Ladies and gentlemen of the InterWeb, I am not from Texas. There. I’ve said it. And yes, this stirringly obvious fact has everything to do with chili. You see, where I come from, the phrase chili con carne means “chili with meat,” which to my mind implies that chili without meat is the default, and chili with meat the marked category. In the great state of Texas, folks disagree. Consider the following, a postcard from my friend the fabulous LouBot:

Exhibit A: yes, that’s former U.S. First Lady Johnson, by the way.

My friend Marcy (who is infinitely better than Barbie) says her dad’s default comment on vegetarian food is: “This would be great if it had some meat in it.” About Texas chili, I can only say, “This would be great if it had some beans in it.” Seriously, Texas, where are the beans?

But enough with the mockery. Here is my recipe for chili with beans, like right-thinking people make it (okay, I’m not actually done with the mockery). It’s really more of an outline than a recipe, to allow for flexibility, like if you want to use canned beans instead of dried, or if maybe for some reason you insist on adding meat, you big weirdo.

How to Make Tracy-Style Chili

What You Need (Ingredients and Equipment)

What You Do

  1. Heat the oil in the heavy-bottomed pan over medium heat. (If you’re using meat, you could probably get away without any oil unless the meat is somehow magically de-fatted.) If using meat, add it to the pan and sauté until browned. Add onions and garlic and sauté until translucent. If you’re using ground tofu or tempeh, add it to the pan now. Add 1/4 teaspoon cayenne (or more), at least 1 teaspoon of cumin, and at least 1 tablespoon of chili powder. (Please feel free to add more; these are the tamest, most minimal amounts I could bear to suggest.) Sauté, stirring constantly, until the spices are aromatic and starting to stick to the bottom of the pan.
  2. Add the canned tomatoes, maybe starting with a little of the juices to deglaze the bottom of the pan. Add the beans and frozen corn, and maybe a little water if the mix in the pan is looking dry (give it a stir!)
  3. Bring everything to a simmer. If you’re using TVP (not that I really recommend it), add it now, and almost certainly some water because that stuff will absorb liquid and rehydrate like a champ as it cooks.
  4. Lower the heat and simmer for at least 15 minutes, so the flavors merge (longer is better, and the leftovers will be pretty good, too). Season to taste with salt and serve (on starch if you like, and with any of the garnishes mentioned if they suit your fancy).

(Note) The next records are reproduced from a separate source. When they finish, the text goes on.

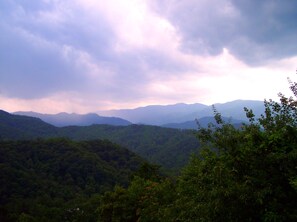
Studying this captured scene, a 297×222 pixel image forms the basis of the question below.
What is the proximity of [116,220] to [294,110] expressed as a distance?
22823 mm

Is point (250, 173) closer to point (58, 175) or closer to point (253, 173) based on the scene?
point (253, 173)

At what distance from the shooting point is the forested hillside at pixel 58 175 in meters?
95.1

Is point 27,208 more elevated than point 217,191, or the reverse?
point 217,191

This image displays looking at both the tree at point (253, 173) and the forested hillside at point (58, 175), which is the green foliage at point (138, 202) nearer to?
the tree at point (253, 173)

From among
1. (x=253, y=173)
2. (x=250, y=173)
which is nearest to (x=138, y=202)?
(x=250, y=173)

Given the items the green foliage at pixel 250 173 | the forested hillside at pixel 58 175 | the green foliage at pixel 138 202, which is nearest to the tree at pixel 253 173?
the green foliage at pixel 250 173

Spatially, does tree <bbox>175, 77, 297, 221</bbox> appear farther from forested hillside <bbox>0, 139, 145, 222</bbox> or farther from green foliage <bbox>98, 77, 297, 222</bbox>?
forested hillside <bbox>0, 139, 145, 222</bbox>

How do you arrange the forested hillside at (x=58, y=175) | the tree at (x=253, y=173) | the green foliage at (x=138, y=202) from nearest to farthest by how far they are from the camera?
the tree at (x=253, y=173) < the green foliage at (x=138, y=202) < the forested hillside at (x=58, y=175)

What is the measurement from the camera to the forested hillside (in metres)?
95.1

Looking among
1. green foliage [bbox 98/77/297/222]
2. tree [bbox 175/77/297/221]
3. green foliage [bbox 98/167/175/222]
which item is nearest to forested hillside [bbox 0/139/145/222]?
green foliage [bbox 98/167/175/222]

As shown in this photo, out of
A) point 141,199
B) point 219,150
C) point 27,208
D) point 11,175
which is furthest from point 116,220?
point 11,175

Makes anywhere from a lot to a metric boatload of chili, depending on your whim. Tonight I’ll be using this recipe to dress up the leftover red beans and rice with TVP from Tuesday. Leftover chili can be frozen and reheated in case you make more of it than you can stand to eat in say, three or four days.

  • http://mycrust.livejournal.com Mike

    Not to be obnoxious about it, but doesn’t “chili con carne” basically mean “chile peppers with meat” so that chili con carne without the carne is not a dish but just… chile peppers?

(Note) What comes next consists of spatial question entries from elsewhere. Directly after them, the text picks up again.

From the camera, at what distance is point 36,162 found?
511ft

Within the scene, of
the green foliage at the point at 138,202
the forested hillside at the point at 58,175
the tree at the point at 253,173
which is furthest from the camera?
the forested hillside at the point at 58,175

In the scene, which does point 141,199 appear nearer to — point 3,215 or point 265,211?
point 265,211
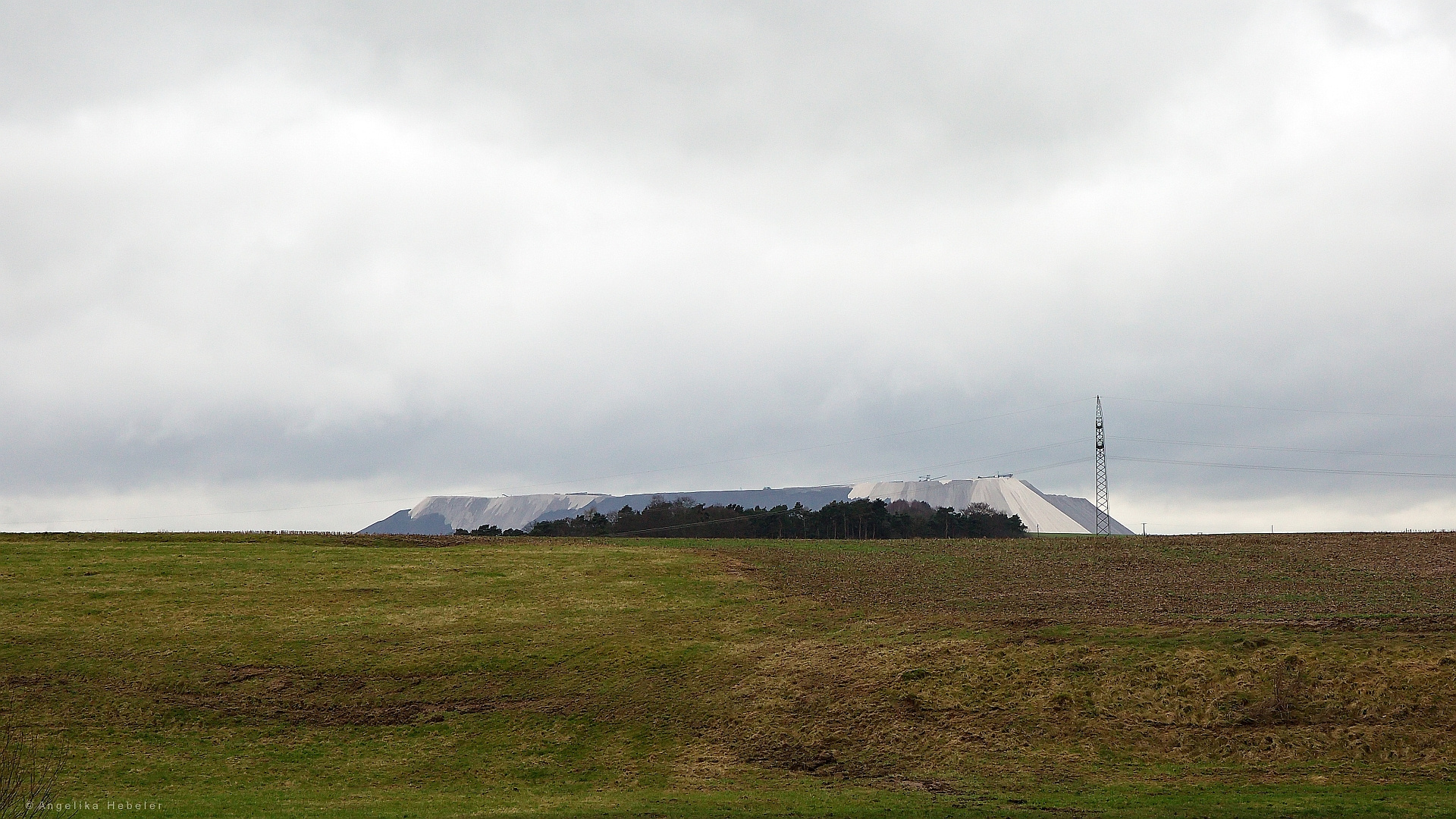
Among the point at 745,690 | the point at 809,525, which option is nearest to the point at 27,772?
the point at 745,690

    Of course, I’m just making this up, and I have nothing against beans really. It’s just that bean-based chilis are so very different from the kind of thing Lady Bird is pushing.

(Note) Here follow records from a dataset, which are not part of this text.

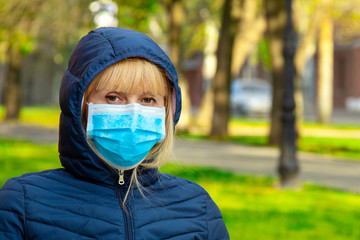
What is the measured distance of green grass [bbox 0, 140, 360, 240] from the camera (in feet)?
20.0

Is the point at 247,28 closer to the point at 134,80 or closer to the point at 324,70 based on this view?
the point at 324,70

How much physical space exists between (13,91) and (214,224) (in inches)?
773

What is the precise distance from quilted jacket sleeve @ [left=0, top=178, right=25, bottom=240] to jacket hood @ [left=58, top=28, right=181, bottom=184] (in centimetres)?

  • http://www.tracyfood.com Tracy

    The problem you describe/invent has occurred to me as well, Mike, and I didn’t have a clever turn of phrase for it or I might well have worked it into the post. Really I’m just whining about the fact that the same word is used to describe both something I like as well as something that grosses me out a little. Whine, whine, whine. Also how could I resist the excuse to mess with Texas by blaming them for this stupid little thing that bugs me?